For the past few weeks, government officials seem to suggest that the economy is back on track. Some people point to the slight increase in homes sold and feels that the country is on the rebound. Another indicator that the US economy is improving is the stock market which seems to be edging higher every day.

Moreover, the U.S. Gross Domestic Product, a common gauge of the economy’s vigor, grew slightly during the third quarter. This was the biggest such growth see since august of 2007.

However, this has had no bearing on jobs created. The majority of surveys indicate that people are having a hard time finding a job. The unemployment rate is astounding. The national unemployment rate rose to 10.2 percent last month, something which last occurred 25 years ago.

In almost every state, echoes of unemployment vibrate. In 29 states the jobless rates have continued to increase, according to the labor department survey. Moreover, 13 states also report an unemployment rate about the current national average.

Economic advisors claim that the GDP growth has no bearing on the overall US economy. The economic package implemented by the federal government including the “Cash for clunkers” program for automobiles was narrowly focused and did nothing to stimulate jobs in other sectors of the economy.

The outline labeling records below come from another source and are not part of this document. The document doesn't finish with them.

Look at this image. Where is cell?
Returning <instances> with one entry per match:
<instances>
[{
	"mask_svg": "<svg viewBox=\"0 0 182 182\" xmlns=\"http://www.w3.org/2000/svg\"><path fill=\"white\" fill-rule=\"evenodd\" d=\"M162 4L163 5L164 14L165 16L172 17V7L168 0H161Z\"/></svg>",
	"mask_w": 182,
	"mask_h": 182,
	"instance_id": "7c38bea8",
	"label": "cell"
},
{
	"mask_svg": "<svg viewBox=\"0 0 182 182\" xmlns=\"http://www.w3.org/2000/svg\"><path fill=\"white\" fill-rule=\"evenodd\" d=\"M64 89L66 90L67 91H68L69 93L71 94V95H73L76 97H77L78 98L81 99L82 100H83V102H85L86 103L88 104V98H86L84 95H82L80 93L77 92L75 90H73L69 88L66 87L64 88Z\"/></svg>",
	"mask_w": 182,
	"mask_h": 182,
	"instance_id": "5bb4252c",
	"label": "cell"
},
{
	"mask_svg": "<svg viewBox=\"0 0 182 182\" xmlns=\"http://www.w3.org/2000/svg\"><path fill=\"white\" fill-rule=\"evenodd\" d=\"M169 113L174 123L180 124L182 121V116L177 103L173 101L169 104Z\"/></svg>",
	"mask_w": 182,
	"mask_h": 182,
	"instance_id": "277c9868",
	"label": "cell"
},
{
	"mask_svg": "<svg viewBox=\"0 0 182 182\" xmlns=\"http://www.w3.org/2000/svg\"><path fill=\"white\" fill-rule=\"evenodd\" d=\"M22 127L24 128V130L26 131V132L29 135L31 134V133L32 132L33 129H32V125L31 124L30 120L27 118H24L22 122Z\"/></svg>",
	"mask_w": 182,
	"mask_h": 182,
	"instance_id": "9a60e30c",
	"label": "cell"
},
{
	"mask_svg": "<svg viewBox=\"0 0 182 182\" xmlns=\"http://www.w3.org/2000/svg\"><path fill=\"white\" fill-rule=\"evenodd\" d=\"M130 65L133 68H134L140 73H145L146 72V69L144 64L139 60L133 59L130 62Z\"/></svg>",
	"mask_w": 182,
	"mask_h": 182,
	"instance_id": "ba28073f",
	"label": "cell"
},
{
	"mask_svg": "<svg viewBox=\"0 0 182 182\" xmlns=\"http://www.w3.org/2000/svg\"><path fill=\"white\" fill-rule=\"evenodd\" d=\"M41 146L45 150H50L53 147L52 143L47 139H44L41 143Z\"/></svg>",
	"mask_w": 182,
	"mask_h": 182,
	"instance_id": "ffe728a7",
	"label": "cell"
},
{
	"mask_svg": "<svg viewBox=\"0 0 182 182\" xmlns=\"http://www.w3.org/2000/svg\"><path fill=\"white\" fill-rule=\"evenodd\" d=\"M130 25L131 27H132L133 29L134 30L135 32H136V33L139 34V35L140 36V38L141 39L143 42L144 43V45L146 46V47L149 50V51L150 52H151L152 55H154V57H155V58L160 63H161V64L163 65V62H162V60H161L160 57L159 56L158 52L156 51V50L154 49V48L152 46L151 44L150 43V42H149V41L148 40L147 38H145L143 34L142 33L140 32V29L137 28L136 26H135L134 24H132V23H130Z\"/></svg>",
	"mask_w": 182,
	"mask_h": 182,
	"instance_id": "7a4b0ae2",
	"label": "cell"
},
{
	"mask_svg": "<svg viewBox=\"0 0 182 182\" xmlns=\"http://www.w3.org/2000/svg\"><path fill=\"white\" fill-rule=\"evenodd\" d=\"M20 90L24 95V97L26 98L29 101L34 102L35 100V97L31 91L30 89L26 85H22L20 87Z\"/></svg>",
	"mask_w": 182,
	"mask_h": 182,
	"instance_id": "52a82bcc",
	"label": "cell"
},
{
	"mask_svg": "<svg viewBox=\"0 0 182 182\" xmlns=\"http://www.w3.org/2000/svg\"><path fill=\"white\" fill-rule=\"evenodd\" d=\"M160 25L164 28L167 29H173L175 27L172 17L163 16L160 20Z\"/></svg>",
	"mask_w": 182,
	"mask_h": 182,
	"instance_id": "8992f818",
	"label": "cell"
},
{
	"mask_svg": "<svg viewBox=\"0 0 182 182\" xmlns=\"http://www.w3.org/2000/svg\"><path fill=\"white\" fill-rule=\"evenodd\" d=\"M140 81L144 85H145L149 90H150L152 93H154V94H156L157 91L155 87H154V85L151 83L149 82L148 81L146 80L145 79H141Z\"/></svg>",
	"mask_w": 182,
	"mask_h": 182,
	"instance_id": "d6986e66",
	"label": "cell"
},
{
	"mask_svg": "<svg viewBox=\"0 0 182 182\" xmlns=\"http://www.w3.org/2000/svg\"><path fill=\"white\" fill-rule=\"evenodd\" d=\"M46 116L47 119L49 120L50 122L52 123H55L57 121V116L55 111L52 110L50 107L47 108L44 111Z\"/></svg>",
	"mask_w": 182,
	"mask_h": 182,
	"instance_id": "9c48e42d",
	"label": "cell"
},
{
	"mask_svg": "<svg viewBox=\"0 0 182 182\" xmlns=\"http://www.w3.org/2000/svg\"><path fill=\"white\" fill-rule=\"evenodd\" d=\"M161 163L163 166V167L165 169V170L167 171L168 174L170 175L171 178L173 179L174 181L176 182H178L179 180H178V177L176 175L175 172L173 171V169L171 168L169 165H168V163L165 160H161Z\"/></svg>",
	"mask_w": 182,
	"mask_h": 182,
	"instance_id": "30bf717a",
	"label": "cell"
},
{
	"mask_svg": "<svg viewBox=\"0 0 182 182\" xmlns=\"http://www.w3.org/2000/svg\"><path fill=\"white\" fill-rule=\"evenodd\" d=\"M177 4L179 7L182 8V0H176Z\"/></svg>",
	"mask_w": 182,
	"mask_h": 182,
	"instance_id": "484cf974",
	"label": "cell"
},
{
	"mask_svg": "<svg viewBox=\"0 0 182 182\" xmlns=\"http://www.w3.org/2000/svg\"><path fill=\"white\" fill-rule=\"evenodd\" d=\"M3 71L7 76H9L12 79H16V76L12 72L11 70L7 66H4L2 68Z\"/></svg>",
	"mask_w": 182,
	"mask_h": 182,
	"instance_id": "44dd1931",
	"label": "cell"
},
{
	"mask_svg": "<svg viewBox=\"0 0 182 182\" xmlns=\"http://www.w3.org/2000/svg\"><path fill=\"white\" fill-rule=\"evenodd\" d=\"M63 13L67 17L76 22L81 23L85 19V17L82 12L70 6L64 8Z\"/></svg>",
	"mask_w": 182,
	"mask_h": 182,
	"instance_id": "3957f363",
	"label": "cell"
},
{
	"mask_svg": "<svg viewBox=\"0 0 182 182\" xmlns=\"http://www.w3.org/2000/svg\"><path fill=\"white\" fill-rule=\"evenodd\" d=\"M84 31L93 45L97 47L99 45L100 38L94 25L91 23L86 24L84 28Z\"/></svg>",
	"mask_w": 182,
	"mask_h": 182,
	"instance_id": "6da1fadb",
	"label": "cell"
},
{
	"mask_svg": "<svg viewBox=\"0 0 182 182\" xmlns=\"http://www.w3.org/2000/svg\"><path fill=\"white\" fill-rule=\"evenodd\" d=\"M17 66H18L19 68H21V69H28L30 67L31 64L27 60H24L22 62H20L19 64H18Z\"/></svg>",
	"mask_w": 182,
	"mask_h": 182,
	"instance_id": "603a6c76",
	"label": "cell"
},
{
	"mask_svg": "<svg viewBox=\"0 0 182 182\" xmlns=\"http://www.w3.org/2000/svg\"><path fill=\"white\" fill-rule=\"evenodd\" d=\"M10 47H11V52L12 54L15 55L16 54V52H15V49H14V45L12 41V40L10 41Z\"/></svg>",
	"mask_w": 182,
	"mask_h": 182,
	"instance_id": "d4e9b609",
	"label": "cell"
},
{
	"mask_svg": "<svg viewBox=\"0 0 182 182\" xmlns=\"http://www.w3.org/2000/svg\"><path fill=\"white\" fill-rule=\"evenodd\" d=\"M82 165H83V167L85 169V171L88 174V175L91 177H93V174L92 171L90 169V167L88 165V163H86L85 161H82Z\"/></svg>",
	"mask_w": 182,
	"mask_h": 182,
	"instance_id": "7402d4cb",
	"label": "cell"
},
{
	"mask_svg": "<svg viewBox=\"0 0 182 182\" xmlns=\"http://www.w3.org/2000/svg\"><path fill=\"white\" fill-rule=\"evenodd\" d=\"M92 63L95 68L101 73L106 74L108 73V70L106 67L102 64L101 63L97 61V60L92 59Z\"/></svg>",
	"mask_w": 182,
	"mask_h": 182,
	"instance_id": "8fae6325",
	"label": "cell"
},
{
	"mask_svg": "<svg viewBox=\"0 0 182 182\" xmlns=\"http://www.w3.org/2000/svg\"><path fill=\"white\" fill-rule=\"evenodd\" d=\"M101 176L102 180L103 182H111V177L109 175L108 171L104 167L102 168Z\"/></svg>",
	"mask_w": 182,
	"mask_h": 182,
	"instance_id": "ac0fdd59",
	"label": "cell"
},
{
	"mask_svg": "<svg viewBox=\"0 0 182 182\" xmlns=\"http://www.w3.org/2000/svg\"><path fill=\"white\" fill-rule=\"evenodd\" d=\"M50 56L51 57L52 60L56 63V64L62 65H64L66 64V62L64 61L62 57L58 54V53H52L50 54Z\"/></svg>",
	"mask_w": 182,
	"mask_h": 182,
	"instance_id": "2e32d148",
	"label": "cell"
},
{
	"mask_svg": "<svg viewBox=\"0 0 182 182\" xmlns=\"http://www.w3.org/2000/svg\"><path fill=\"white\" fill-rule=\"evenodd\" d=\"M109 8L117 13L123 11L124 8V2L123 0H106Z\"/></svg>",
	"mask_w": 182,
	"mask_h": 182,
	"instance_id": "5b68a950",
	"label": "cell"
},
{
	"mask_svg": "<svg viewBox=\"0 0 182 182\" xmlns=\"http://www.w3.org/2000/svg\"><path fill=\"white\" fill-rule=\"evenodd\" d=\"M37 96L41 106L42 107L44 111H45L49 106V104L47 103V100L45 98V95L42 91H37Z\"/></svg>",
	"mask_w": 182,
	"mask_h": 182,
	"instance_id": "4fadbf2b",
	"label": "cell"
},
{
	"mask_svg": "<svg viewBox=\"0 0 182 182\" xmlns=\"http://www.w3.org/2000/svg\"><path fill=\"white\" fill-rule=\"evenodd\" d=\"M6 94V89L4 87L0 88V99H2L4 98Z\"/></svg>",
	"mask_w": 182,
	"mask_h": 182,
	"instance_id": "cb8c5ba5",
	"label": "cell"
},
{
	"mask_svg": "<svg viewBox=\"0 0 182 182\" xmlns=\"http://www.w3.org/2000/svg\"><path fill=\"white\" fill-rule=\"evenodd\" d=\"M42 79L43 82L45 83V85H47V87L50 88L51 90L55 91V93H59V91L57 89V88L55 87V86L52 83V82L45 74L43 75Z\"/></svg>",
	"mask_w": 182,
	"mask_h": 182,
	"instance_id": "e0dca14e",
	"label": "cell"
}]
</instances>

Ben Bernanke, the Federal Reserve Chairman, sounding cautious, said “Some important headwinds — in particular, constrained bank lending and a weak job market — will likely prevent the expansion from being as robust as we would hope.”

However, many Americans remain dissatisfied with the government response and stimulus package.

Said Keating Holland of CNN, “Some economic indicators may suggest that the economy has turned the corner — but try telling that to the American people”

To sum up the situation, Ali Velchi CNNs chief business correspondent said, “You can live without a buying a house. You can live without a 401(k). You can’t live without an income.”

With that in mind, Bernanke sounded grave remarks to the Economic Club of New York last week.

“The best thing we can say about the labor market right now is that it may be getting worse more slowly,” he said. “Jobs are likely to remain scarce for some time.”